NZZ am Sonntag: Wäre die Welt besser ohne Menschen mit Behinderung [Laut Forenregeln diskriminierender Begriff]?
Peter Singer: Eine direkte Antwort auf diese Frage führt wahrscheinlich zu Missverständnissen. Offensichtlich gibt es behinderte Menschen, die Freude am Leben haben. Daran will ich sie nicht hindern, vielmehr sollten Regierungen sie bei der Integration in die Gesellschaft stärker unterstützen. Wäre es besser zu vermeiden, dass mehr Behinderte auf die Welt kommen und Leute durch Krankheiten oder Unfälle behindert werden? Unbedingt. Dem würde fast jeder zustimmen.
Sind Sie sicher?
Die meisten Frauen beenden eine Schwangerschaft, wenn das Kind eine schwere Behinderung hat. Schwangere vermeiden, mit Röteln in Kontakt zu kommen. Arbeitgeber schaffen sichere Arbeitsplätze, damit ihre Angestellten sich nicht verletzen und eine Behinderung davontragen. In diesem Sinne denkt jeder, dass die Welt besser wäre, wenn wir Behinderungen verhindern.

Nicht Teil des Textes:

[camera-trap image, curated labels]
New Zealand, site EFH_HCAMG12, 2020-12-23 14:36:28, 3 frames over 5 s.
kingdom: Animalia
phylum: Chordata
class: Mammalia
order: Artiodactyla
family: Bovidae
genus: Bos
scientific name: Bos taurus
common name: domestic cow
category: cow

In der Schweiz wird im Juni darüber abgestimmt, Präimplantationsdiagnostik (PID) zu erlauben. Dann wird es leichter, Behinderungen zu vermeiden: Wer bei einer In-vitro-Fertilisation kein Kind mit einer Behinderung will, kann es nach der PID aussortieren und so einen Schwangerschaftsabbruch vermeiden.
Ich halte es für vernünftig, PID zu erlauben. Ein Embryo hat kein Recht auf Leben. Es ist nicht falsch, ihn zu verwerfen, wenn man ein Kind mit Genen, die zu einer Behinderung führen, nicht will.

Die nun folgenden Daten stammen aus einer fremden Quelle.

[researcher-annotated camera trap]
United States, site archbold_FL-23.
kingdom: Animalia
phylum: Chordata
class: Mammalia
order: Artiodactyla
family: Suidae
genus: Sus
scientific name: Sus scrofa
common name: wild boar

Manche befürchten, dass die Erlaubnis der PID zu einer Diskriminierung von Menschen mit Behinderung [Laut Forenregeln diskriminierender Begriff] führen könnte.
Die gibt es bereits. Ich glaube nicht, dass es schlimmer wird, wenn man PID erlaubt. Schon jetzt beenden über 80 Prozent der Frauen die Schwangerschaft, wenn das Kind eine Behinderung hat.
Aber bei einer PID ist man gezwungen, eine Auswahl aus mehreren Embryonen zu treffen.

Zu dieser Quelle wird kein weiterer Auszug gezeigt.